Change Now - May 2022 - Kat Bruce
Kat Bruce

‘Wandering Around with a Blindfold’

Rich indeed, and all the more so in that there is an entire new field seeking innovative research tools, according to Doctor Kat Bruce, founder of Nature Metrics. The guest speaker at “Biodiversity Footprint: Measure and Act” - the same session featuring Christine Rodwell and David Vaillant - pinpointed the measurement and data problems to gauge biodiversity challenges: “We are simply not seeing the biodiversity losses. Measurement tools are too simplistic, they don’t encapsulate the complexity and messiness of the field,” the British tropical ecologist told a large public. “Take, for example, seagrass, which is vital for Carbon capture, yet we know next to nothing about its role. At Nature Metrics, we center our research on eDNA that is taken from organisms ranging from bacteria to the blue whale. But there is an urgency in accelerating the process as the world is in a biodiversity crisis and is wandering around blindfolded.”

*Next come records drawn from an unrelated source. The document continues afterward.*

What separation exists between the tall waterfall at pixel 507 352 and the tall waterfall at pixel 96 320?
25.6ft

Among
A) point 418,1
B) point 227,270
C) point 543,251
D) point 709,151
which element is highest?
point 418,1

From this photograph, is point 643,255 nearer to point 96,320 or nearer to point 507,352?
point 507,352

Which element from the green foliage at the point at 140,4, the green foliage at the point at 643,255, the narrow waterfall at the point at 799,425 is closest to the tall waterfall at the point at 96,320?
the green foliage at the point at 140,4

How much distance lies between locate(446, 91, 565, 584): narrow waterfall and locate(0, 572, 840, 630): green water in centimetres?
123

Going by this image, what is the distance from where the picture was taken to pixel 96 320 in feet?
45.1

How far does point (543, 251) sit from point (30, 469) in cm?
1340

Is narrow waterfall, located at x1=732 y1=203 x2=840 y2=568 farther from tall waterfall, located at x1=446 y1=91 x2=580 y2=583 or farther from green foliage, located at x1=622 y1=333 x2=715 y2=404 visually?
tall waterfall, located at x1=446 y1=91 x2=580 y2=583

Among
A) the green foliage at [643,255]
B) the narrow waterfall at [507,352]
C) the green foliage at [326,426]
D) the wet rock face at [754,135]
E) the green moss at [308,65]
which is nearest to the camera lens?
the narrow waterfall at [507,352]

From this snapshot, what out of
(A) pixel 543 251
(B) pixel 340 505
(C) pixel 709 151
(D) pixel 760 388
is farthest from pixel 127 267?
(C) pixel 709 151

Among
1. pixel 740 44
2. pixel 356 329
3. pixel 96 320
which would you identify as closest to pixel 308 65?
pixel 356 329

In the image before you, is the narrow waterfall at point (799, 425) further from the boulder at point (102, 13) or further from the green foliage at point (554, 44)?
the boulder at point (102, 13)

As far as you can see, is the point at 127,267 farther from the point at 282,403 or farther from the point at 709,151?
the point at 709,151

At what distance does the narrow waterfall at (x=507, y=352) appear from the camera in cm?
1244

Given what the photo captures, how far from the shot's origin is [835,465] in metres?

The HEC Alumni Association White Paper seeks to pry open the blindfold with a vigorous alliance between business, public authorities and society. It reflects a dynamic trend at the business school. Recently, for example, the campus saw the fruits of an ambitious action plan that allies ecology and social transition co-constructed with all the stakeholders. “HEC must reinvent itself as we have done throughout our history,” said the Director of Ecological Transition, François Collin. The school’s transition strategy coincides with the launching of a Climate & Business certificate which “prepares students for navigating the complexities of climate change and decarbonization from a business and societal perspective.” These programs underline the multiple layers of engagement HEC has put in place to answer the threats posed by the biodiversity crisis.